Try it >> Under no circumstances alter the records; copy each one exactly.

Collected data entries
________________________________________
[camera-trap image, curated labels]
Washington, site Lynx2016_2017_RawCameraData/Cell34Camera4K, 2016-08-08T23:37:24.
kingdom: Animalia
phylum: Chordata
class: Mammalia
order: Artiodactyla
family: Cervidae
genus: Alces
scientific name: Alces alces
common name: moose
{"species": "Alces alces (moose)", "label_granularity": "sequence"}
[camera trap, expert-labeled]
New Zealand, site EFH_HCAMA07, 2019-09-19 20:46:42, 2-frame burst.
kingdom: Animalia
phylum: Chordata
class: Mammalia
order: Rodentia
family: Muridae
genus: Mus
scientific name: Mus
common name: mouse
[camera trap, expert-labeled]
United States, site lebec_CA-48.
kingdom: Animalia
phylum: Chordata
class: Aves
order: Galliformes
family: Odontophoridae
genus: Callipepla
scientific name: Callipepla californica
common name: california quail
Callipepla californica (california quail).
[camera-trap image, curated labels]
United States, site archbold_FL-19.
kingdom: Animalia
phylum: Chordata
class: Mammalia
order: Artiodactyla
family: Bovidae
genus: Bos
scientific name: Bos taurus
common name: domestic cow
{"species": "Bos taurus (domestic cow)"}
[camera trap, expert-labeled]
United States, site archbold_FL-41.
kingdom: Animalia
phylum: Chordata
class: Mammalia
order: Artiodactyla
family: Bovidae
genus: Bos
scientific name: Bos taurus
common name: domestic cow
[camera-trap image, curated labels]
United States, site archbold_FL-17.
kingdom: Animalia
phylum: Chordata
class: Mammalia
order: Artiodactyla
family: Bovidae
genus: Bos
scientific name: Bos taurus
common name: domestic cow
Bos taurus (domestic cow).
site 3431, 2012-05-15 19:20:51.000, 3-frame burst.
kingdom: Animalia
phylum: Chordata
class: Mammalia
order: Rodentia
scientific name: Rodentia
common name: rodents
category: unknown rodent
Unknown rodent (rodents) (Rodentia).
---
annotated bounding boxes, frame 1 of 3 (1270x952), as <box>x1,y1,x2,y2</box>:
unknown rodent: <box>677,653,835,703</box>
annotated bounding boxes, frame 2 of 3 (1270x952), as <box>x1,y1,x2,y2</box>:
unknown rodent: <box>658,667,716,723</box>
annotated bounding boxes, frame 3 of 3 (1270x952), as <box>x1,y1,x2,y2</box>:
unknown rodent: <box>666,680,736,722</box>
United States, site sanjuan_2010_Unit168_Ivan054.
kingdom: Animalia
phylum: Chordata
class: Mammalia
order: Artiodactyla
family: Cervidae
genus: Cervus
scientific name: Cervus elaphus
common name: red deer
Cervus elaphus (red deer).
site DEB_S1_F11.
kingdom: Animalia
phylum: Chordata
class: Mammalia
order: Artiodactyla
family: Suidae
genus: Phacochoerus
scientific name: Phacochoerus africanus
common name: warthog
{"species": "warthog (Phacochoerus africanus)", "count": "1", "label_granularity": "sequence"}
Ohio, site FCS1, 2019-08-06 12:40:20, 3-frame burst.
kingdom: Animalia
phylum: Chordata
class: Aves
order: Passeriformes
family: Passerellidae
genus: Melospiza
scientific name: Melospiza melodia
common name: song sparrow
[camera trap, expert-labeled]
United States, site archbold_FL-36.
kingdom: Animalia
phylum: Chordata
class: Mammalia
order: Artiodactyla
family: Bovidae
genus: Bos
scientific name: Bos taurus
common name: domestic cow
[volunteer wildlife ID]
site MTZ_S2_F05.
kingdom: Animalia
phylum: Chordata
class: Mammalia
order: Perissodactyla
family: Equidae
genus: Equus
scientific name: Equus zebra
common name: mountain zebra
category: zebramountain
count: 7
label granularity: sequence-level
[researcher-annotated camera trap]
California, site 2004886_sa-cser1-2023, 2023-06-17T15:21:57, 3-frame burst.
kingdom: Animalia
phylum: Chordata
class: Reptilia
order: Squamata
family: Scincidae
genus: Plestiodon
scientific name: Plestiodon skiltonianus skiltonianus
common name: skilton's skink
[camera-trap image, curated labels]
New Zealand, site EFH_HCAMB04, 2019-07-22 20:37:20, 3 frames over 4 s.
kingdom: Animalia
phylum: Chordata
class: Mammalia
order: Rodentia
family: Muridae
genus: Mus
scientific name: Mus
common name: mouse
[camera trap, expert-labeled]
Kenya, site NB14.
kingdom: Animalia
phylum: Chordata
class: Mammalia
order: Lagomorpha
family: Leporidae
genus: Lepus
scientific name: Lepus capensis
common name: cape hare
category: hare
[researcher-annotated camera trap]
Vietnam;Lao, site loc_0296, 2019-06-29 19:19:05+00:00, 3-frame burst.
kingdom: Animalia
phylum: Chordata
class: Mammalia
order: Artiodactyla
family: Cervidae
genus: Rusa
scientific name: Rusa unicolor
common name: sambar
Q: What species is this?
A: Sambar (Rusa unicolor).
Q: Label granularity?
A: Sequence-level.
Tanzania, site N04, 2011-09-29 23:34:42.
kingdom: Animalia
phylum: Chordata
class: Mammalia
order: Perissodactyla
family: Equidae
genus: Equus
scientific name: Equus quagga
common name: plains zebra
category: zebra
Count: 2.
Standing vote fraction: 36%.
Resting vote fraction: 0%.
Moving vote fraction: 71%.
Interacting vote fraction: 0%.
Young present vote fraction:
________________________________________
Solution to this task >>
[camera-trap image, curated labels]
Washington, site Lynx2016_2017_RawCameraData/Cell34Camera4K, 2016-08-08T23:37:24.
kingdom: Animalia
phylum: Chordata
class: Mammalia
order: Artiodactyla
family: Cervidae
genus: Alces
scientific name: Alces alces
common name: moose
{"species": "Alces alces (moose)", "label_granularity": "sequence"}
[camera trap, expert-labeled]
New Zealand, site EFH_HCAMA07, 2019-09-19 20:46:42, 2-frame burst.
kingdom: Animalia
phylum: Chordata
class: Mammalia
order: Rodentia
family: Muridae
genus: Mus
scientific name: Mus
common name: mouse
[camera trap, expert-labeled]
United States, site lebec_CA-48.
kingdom: Animalia
phylum: Chordata
class: Aves
order: Galliformes
family: Odontophoridae
genus: Callipepla
scientific name: Callipepla californica
common name: california quail
Callipepla californica (california quail).
[camera-trap image, curated labels]
United States, site archbold_FL-19.
kingdom: Animalia
phylum: Chordata
class: Mammalia
order: Artiodactyla
family: Bovidae
genus: Bos
scientific name: Bos taurus
common name: domestic cow
{"species": "Bos taurus (domestic cow)"}
[camera trap, expert-labeled]
United States, site archbold_FL-41.
kingdom: Animalia
phylum: Chordata
class: Mammalia
order: Artiodactyla
family: Bovidae
genus: Bos
scientific name: Bos taurus
common name: domestic cow
[camera-trap image, curated labels]
United States, site archbold_FL-17.
kingdom: Animalia
phylum: Chordata
class: Mammalia
order: Artiodactyla
family: Bovidae
genus: Bos
scientific name: Bos taurus
common name: domestic cow
Bos taurus (domestic cow).
site 3431, 2012-05-15 19:20:51.000, 3-frame burst.
kingdom: Animalia
phylum: Chordata
class: Mammalia
order: Rodentia
scientific name: Rodentia
common name: rodents
category: unknown rodent
Unknown rodent (rodents) (Rodentia).
---
annotated bounding boxes, frame 1 of 3 (1270x952), as <box>x1,y1,x2,y2</box>:
unknown rodent: <box>677,653,835,703</box>
annotated bounding boxes, frame 2 of 3 (1270x952), as <box>x1,y1,x2,y2</box>:
unknown rodent: <box>658,667,716,723</box>
annotated bounding boxes, frame 3 of 3 (1270x952), as <box>x1,y1,x2,y2</box>:
unknown rodent: <box>666,680,736,722</box>
United States, site sanjuan_2010_Unit168_Ivan054.
kingdom: Animalia
phylum: Chordata
class: Mammalia
order: Artiodactyla
family: Cervidae
genus: Cervus
scientific name: Cervus elaphus
common name: red deer
Cervus elaphus (red deer).
site DEB_S1_F11.
kingdom: Animalia
phylum: Chordata
class: Mammalia
order: Artiodactyla
family: Suidae
genus: Phacochoerus
scientific name: Phacochoerus africanus
common name: warthog
{"species": "warthog (Phacochoerus africanus)", "count": "1", "label_granularity": "sequence"}
Ohio, site FCS1, 2019-08-06 12:40:20, 3-frame burst.
kingdom: Animalia
phylum: Chordata
class: Aves
order: Passeriformes
family: Passerellidae
genus: Melospiza
scientific name: Melospiza melodia
common name: song sparrow
[camera trap, expert-labeled]
United States, site archbold_FL-36.
kingdom: Animalia
phylum: Chordata
class: Mammalia
order: Artiodactyla
family: Bovidae
genus: Bos
scientific name: Bos taurus
common name: domestic cow
[volunteer wildlife ID]
site MTZ_S2_F05.
kingdom: Animalia
phylum: Chordata
class: Mammalia
order: Perissodactyla
family: Equidae
genus: Equus
scientific name: Equus zebra
common name: mountain zebra
category: zebramountain
count: 7
label granularity: sequence-level
[researcher-annotated camera trap]
California, site 2004886_sa-cser1-2023, 2023-06-17T15:21:57, 3-frame burst.
kingdom: Animalia
phylum: Chordata
class: Reptilia
order: Squamata
family: Scincidae
genus: Plestiodon
scientific name: Plestiodon skiltonianus skiltonianus
common name: skilton's skink
[camera-trap image, curated labels]
New Zealand, site EFH_HCAMB04, 2019-07-22 20:37:20, 3 frames over 4 s.
kingdom: Animalia
phylum: Chordata
class: Mammalia
order: Rodentia
family: Muridae
genus: Mus
scientific name: Mus
common name: mouse
[camera trap, expert-labeled]
Kenya, site NB14.
kingdom: Animalia
phylum: Chordata
class: Mammalia
order: Lagomorpha
family: Leporidae
genus: Lepus
scientific name: Lepus capensis
common name: cape hare
category: hare
[researcher-annotated camera trap]
Vietnam;Lao, site loc_0296, 2019-06-29 19:19:05+00:00, 3-frame burst.
kingdom: Animalia
phylum: Chordata
class: Mammalia
order: Artiodactyla
family: Cervidae
genus: Rusa
scientific name: Rusa unicolor
common name: sambar
Q: What species is this?
A: Sambar (Rusa unicolor).
Q: Label granularity?
A: Sequence-level.
Tanzania, site N04, 2011-09-29 23:34:42.
kingdom: Animalia
phylum: Chordata
class: Mammalia
order: Perissodactyla
family: Equidae
genus: Equus
scientific name: Equus quagga
common name: plains zebra
category: zebra
Count: 2.
Standing vote fraction: 36%.
Resting vote fraction: 0%.
Moving vote fraction: 71%.
Interacting vote fraction: 0%.
Young present vote fraction:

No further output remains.